Informações do processo ADI 5874

  • Movimentações
  • 17
  • Data
  • 10/01/2018 a 17/11/2020
  • Estado
  • Brasil
Envolvidos da última movimentação:
  • Intimado
    • Presidente da República
  • Procurador
    • Advogado-Geral da União
  • Procurador
    • Defensor Público-Geral Federal
  • Procurador
    • Defensor Público-Geral do Estado de Minas Gerais
  • Procurador
    • Defensor Público-Geral do Estado de São Paulo

Movimentações 2020 2019 2018

17/11/2020 Visualizar PDF

  • Presidente da República
  • Advogado-Geral da União
  • Defensor Público-Geral Federal
Seção: PROCESSOS DE COMPETÊNCIA DA PRESIDÊNCIA
Tipo: AÇÃO DIRETA DE INCONSTITUCIONALIDADE

DISTRIBUÍDO POR PREVENÇÃO


Origem: ADI - 5874 - SUPREMO TRIBUNAL FEDERAL

Procedência: DISTRITO FEDERAL

Decisão : Após a leitura do relatório e a realização das sustentações
orais, o julgamento foi suspenso. Falaram: pela requerente, a Dra. Raquel
Elias Ferreira Dodge, Procuradora-Geral da República; pelo amicus curie
Associação dos Magistrados Brasileiros - AMB, o Dr. Alberto Pavie Ribeiro;
pelo amicus curie Defensoria Pública da União, o Dr. Gabriel Faria Oliveira,
Defensor Público-Geral Federal; pelo amicus curie Defensoria Pública Geral
do Estado do Rio De Janeiro, o Dr. Pedro Paulo Lourival Carriello, Defensor
Público do Estado; pelo amicus curie Defensoria Pública do Estado de Minas
Gerais, a Dra. Alessa Pagan Veiga, Defensora Pública do Estado; pelo amicus
curie Instituto Brasileiro de Ciências Criminais - IBCCRIM, o Dr. Maurício
Stegemann Dieter; pelo amicus curiae Instituto de Garantias Penais - IGP, o
Dr. Marcelo Turbay Freiria; e, pelo amicus curiae Instituto de Defesa do Direito
de Defesa - Márcio Thomaz Bastos - IDDD, o Dr. Fábio Tofic Simantob. Não
participou, justificadamente, deste julgamento, a Ministra Rosa Weber.
Presidência do Ministro Dias Toffoli. Plenário, 21.11.2018.

Decisão : Após o voto do Ministro Roberto Barroso, Relator, que
julgava parcialmente procedente a ação direta, e do voto do Ministro
Alexandre de Moraes, que a julgava improcedente, o julgamento foi suspenso.
Presidência do Ministro Dias Toffoli. Plenário, 28.11.2018.

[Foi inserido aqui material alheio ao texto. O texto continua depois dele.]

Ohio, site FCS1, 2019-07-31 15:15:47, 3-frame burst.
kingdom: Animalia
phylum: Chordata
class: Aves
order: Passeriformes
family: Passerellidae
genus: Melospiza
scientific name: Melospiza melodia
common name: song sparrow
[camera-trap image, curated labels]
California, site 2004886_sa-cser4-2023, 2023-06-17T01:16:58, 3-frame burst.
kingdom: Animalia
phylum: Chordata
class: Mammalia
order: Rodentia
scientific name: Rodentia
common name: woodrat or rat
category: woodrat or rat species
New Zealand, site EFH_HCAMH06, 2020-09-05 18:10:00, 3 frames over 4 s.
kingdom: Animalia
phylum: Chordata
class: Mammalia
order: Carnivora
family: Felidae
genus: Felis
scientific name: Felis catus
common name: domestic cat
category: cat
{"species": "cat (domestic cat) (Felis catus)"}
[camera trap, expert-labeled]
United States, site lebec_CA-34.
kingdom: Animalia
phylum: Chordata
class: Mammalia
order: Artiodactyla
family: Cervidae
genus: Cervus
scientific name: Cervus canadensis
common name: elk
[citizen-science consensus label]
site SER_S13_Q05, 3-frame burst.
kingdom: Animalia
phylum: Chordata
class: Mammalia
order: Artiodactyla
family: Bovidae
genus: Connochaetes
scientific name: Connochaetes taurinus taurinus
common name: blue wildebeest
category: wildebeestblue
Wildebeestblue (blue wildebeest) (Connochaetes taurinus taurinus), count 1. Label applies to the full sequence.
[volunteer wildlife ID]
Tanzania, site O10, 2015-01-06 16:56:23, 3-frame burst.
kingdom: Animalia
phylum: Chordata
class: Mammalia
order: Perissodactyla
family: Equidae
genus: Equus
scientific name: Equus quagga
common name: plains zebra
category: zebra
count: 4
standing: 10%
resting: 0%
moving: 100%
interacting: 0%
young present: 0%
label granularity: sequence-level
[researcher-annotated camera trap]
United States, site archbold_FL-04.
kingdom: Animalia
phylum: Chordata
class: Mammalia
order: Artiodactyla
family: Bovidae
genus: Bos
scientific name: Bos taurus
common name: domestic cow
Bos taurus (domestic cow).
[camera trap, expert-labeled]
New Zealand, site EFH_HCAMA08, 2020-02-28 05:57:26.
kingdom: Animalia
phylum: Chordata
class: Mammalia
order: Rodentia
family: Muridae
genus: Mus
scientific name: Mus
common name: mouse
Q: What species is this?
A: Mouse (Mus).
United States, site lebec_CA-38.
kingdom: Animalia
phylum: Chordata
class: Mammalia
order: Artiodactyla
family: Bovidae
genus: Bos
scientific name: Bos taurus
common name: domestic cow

Decisão: Após os votos dos Ministros Roberto Barroso, Relator, e
Edson Fachin, que referendavam a cautelar e julgavam parcialmente
procedente a ação direta; e dos votos dos Ministros Alexandre de Moraes,
Rosa Weber, Ricardo Lewandowski, Marco Aurélio, Gilmar Mendes e Celso de
Mello, que não referendavam a cautelar e julgavam improcedente a ação,
pediu vista dos autos o Ministro Luiz Fux. Em seguida, após o voto do Ministro
Gilmar Mendes, propondo questão de ordem no sentido de revogar a cautelar
anteriormente deferida, no que foi acompanhado pelos Ministros Alexandre de
Moraes, Marco Aurélio e Celso de Mello; e dos votos dos Ministros Roberto
Barroso, Relator, Edson Fachin, Rosa Weber, Luiz Fux e Cármen Lúcia, que
rejeitavam a proposta, mantendo os termos da cautelar, pediu vista da
questão de ordem o Ministro Dias Toffoli (Presidente). Plenário, 29.11.2018.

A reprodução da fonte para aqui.